2 Ala. 29 | Ala. | 1841
— It is objected for the plaintiff in error, that no amendment can be made in a judgment after an interval of one term — such is not the law, the amendment may be made at any time if the evidence is in existence, which will authorize it to be done. In the case of Goldthwaite v. Wilkerson [1 Stewt. & Por. 159] an amendment of this kind was made after the lapse of seven years.
What evidence will bo sufficient to authorize the amendment of a part of the record nunc pro tunc, is largely discussed in the case of Moody v. Keenar, 9th Porter, 252. In the case of Thompson & Miller, [2d Stewart’s, Rep. 470] it was hold that such an amendment could not be made on oral testimony, and was only authorized “ when predicated on matters of record or some entry made by or under the authority of the Court.”

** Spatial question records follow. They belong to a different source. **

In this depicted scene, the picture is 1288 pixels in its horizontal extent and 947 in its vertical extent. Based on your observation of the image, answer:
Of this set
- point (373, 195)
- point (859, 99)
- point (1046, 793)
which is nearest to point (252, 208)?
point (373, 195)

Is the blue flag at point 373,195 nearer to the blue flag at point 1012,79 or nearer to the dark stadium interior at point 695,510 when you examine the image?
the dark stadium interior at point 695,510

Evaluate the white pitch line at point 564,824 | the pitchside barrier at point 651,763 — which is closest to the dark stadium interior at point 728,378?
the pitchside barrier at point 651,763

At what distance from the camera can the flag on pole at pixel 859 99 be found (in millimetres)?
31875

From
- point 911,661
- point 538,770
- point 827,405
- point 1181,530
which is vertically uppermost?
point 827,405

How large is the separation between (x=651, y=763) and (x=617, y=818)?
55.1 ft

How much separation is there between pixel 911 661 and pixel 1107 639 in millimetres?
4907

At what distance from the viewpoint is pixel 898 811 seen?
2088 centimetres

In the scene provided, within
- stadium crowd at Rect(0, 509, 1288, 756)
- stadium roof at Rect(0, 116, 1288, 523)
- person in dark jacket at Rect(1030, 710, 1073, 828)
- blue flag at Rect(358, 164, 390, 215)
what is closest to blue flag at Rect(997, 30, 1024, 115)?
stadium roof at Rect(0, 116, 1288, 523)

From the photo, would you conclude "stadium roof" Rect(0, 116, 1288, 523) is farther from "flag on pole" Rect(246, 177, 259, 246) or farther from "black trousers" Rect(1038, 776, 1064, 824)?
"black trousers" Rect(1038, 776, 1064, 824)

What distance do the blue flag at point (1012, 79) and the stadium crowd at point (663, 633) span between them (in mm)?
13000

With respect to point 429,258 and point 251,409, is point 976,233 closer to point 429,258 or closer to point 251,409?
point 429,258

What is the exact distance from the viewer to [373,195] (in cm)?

If we were at liberty to notice the entry on the trial docket, ivhich the clerk states was a memorandum of the presiding judge, (but which is no part of this record) it would not justify the amendment made in this case. The word “ dismissed,” if it indicates, as it must be held to do, the disposition made of the cause at the first trial, did not authorize the amendment, as the judgment entered at the trial term, was in exact accordance with it. The cause could only have been dismissed by the plaintiff and at his own cost, unless by the agreement of the defendant, the costs were to be levied against him.
There does not appear therefore to have been any warrant for the amendment, none such appears in the record, and we cannot presume that any exists. Let the judgment of the Court, amending the previous judgment, be reversed.